------ ИЗВЛЕЧЁННЫЙ ТЕКСТ

Так вот она, наша Победа! Юбилей окружения Берлина

75 лет назад – 25 апреля 1945 года – в Москве прозвучал торжественный салют по поводу окружения Берлина. Приказ маршала Сталина гласил:


«Командующему войсками 1-го Белорусского фронта

Маршалу Советского Союза Жукову


Командующему войсками 1-го Украинского фронта

Маршалу Советского Союза Коневу


Войска 1-го Белорусского фронта перерезали все пути, идущие из Берлина на Запад, и сегодня, 25 апреля, соединились северо-западнее Потсдама с войсками 1-го Украинского фронта, завершив, таким образом, полное окружение Берлина.


В ходе боев войска 1-го Белорусского фронта овладели городами Науен, Эльшталь, Рорбек, Марквардт, а войска 1-го Украинского фронта заняли город Кетцин.

В ознаменование одержанной победы соединения и части, наиболее отличившиеся в боях по завершению окружения Берлина и за овладение поименованными городами, представить к награждению орденами.

------------
------ СОСТАВ ДАННЫХ

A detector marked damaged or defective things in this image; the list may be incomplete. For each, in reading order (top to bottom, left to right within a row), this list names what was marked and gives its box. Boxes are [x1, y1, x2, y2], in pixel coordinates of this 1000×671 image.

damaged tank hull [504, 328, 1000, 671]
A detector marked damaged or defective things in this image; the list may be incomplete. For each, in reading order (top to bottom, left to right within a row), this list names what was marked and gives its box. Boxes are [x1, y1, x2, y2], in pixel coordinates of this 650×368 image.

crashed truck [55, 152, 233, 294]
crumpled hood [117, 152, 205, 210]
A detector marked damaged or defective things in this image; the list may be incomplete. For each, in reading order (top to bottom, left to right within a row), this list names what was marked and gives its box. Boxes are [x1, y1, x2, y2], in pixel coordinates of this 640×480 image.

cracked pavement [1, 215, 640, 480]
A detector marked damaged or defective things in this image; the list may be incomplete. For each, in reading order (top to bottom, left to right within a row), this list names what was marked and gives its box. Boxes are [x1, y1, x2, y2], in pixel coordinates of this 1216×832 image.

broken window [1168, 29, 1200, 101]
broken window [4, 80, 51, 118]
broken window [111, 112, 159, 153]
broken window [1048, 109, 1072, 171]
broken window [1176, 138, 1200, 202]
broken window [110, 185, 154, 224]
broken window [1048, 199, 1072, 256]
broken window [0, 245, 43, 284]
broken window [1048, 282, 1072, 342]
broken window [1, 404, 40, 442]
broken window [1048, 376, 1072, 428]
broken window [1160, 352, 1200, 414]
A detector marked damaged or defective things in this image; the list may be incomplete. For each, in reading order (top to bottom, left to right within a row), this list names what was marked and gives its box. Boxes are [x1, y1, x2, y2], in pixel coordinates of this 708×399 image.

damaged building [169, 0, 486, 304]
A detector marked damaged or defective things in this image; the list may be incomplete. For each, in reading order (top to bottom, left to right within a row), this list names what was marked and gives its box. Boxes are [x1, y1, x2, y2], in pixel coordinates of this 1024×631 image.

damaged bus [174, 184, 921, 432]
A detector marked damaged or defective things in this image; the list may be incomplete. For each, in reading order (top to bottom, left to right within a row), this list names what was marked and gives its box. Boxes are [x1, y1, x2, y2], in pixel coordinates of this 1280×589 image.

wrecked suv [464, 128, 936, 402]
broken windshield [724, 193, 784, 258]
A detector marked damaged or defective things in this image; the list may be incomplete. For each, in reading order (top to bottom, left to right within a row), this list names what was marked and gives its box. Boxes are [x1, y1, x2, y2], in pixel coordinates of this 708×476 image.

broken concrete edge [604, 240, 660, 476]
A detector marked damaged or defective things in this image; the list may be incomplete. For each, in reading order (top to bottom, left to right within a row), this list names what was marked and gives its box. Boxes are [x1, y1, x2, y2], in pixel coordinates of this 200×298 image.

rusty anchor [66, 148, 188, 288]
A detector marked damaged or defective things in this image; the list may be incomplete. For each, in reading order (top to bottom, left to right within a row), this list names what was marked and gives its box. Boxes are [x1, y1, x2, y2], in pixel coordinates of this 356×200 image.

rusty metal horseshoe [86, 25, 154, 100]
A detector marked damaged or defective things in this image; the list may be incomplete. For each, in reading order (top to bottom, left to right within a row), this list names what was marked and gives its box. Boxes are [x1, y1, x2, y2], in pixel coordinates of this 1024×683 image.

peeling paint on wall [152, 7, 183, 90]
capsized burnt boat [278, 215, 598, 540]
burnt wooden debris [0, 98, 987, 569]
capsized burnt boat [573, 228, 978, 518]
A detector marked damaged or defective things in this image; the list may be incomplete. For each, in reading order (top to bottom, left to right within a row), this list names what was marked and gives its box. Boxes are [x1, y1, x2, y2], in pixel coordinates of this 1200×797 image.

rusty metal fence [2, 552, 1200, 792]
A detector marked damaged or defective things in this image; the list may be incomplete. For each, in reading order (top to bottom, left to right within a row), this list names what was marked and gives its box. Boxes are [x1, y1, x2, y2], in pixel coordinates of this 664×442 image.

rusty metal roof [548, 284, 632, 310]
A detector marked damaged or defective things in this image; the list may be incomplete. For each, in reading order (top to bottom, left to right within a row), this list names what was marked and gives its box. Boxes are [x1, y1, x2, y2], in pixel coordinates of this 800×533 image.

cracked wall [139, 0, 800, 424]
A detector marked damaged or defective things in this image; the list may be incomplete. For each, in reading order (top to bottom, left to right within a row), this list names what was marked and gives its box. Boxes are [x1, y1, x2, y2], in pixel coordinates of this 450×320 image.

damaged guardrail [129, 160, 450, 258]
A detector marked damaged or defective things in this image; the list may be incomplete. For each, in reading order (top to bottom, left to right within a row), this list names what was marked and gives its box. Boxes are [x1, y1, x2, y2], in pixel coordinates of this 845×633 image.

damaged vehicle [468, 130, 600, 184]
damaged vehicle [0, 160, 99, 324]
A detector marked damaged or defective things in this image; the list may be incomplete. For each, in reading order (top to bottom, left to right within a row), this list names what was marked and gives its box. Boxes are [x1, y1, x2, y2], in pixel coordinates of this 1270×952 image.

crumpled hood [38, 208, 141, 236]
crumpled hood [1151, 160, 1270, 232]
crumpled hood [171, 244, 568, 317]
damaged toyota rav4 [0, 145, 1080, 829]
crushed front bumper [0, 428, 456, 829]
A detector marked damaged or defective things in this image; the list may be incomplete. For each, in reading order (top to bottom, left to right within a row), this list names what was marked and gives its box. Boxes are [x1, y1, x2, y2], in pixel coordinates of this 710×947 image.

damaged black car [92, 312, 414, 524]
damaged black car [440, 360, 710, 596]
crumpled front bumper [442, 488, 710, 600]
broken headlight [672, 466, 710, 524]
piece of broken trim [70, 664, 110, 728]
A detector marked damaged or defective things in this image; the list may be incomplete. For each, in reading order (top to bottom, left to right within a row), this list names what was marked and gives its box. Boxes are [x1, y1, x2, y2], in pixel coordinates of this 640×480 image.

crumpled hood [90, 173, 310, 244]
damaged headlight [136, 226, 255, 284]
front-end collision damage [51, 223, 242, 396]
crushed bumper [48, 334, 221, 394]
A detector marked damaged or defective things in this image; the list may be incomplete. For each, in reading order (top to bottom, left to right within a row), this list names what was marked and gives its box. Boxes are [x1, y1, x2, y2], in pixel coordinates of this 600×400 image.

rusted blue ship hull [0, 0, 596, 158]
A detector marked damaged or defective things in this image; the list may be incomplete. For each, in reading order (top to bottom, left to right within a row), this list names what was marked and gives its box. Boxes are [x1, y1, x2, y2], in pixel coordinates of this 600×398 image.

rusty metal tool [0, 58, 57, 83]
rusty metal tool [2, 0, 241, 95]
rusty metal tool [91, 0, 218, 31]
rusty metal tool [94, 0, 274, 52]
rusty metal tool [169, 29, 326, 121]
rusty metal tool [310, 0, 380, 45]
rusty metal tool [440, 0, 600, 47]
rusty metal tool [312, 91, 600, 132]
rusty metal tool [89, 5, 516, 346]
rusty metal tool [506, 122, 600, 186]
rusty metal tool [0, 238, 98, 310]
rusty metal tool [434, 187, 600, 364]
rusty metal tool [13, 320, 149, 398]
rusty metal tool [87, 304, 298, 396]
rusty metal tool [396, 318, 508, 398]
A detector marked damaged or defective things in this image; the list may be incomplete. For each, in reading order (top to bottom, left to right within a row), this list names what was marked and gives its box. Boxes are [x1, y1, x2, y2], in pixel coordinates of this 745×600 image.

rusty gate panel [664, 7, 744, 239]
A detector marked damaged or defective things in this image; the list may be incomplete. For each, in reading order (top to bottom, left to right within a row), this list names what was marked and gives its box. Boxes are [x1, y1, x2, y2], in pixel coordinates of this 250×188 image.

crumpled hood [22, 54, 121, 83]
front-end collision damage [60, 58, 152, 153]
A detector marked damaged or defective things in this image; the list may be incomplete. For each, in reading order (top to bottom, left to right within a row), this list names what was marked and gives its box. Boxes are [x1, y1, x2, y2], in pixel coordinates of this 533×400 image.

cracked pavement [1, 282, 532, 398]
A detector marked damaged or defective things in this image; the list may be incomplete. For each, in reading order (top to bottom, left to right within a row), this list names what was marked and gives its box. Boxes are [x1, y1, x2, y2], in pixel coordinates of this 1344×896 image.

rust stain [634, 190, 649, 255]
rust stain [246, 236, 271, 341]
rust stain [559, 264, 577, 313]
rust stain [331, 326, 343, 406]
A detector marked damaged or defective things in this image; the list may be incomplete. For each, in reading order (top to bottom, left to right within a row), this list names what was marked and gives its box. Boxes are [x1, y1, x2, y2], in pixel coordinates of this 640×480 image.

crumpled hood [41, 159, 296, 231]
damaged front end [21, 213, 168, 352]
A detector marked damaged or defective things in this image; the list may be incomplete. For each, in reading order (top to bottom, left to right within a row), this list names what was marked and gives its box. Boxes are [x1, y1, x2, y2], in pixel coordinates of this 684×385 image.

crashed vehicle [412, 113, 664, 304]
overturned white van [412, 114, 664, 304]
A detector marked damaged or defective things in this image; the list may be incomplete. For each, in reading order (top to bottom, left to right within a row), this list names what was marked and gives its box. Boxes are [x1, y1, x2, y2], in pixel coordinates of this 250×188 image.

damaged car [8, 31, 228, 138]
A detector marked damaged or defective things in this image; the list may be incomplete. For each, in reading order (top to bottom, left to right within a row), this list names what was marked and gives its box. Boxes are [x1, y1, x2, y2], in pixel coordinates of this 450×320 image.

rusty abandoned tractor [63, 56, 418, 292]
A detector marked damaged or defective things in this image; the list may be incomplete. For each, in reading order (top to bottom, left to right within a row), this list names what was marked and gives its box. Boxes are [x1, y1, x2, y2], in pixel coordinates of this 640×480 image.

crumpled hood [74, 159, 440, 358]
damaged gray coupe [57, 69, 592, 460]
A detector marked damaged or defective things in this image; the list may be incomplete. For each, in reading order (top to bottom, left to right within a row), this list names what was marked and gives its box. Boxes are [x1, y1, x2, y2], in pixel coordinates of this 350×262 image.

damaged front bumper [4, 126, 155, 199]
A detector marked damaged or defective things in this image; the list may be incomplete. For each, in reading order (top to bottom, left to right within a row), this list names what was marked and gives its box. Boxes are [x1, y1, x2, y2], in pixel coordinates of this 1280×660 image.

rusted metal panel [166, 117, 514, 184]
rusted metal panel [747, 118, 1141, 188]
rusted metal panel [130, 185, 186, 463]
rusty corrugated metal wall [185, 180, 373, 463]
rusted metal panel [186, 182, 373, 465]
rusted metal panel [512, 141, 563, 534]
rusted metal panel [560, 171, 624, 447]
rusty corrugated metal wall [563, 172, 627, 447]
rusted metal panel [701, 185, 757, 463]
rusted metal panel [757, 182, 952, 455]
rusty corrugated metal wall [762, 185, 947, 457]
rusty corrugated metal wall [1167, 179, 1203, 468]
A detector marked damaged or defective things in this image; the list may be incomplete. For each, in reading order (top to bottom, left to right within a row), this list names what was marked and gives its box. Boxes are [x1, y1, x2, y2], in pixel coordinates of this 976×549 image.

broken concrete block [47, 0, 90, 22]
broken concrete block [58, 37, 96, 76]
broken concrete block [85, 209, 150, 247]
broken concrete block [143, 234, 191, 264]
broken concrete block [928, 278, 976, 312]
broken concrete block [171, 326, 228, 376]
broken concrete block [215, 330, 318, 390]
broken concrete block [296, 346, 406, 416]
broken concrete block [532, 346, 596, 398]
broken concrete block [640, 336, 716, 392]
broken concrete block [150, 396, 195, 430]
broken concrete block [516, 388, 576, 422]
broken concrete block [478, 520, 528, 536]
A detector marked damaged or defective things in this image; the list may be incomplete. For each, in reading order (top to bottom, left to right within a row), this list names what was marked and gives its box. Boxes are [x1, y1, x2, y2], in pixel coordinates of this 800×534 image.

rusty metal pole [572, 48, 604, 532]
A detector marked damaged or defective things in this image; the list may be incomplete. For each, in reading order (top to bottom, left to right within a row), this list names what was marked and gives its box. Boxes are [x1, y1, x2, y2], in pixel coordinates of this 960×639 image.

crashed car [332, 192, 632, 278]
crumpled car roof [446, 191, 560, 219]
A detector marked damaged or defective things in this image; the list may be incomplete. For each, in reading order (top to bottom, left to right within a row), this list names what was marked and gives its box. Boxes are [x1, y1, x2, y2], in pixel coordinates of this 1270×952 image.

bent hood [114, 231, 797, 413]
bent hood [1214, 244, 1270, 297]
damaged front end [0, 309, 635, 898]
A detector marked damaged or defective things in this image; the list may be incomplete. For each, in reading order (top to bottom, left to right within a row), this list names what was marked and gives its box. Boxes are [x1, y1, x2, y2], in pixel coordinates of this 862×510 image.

------------

## ЗАДАНИЕ 1:
Какой город, согласно тексту об окружении Берлина, заняли войска 1-го Украинского фронта?
## ЗАДАНИЕ 2:
Продолжите текст об окружении Берлина, начав сразу после его последнего предложения.

## ОТВЕТ 1:
Кетцин.

## ОТВЕТ 2:
Сегодня, 25 апреля, в 22 часа столица нашей Родины Москва от имени Родины салютует доблестным войскам 1-го Белорусского и 1-го Украинского фронтов, в том числе 1-й польской армии генерал-лейтенанта Поплавского, завершившим окружение Берлина, двадцатью артиллерийскими залпами из двухсот двадцати четырех орудий.


За отличные боевые действия объявляю благодарность руководимым Вами войскам, участвовавшим в боях по завершению окружения Берлина и за овладение названными городами.

Верховный Главнокомандующий

Маршал Советского Союза И. СТАЛИН

25 апреля 1945 года, № 342»


Окружение Берлина было поистине выдающимся достижением потому, что это – крупнейший по занимаемой площади город в континентальной Европе; крупнее него только Большой Лондон.

Это свидетельствует, как сказали бы пропагандисты, о возросшей мощи Вооруженных Сил СССР. Вспоминается август 1943 года – взятие Харькова, о котором Конев в своих мемуарах рассказывал примерно так (цитирую по памяти):


«… Нечего было и думать о том, чтобы окружить такой большой город, как Харьков. Здесь густая сеть железных и автомобильных дорог, 4 аэродрома... Чтобы его надёжно заблокировать, требовалось настолько большое количество войск, которого у нас просто не было… Поэтому Харьков не окружали, а брали методом вытеснения противника, оставляя немцам пути отхода в юго-западном направлении. И они в конце концов этими путями воспользовались, покинув Харьков…».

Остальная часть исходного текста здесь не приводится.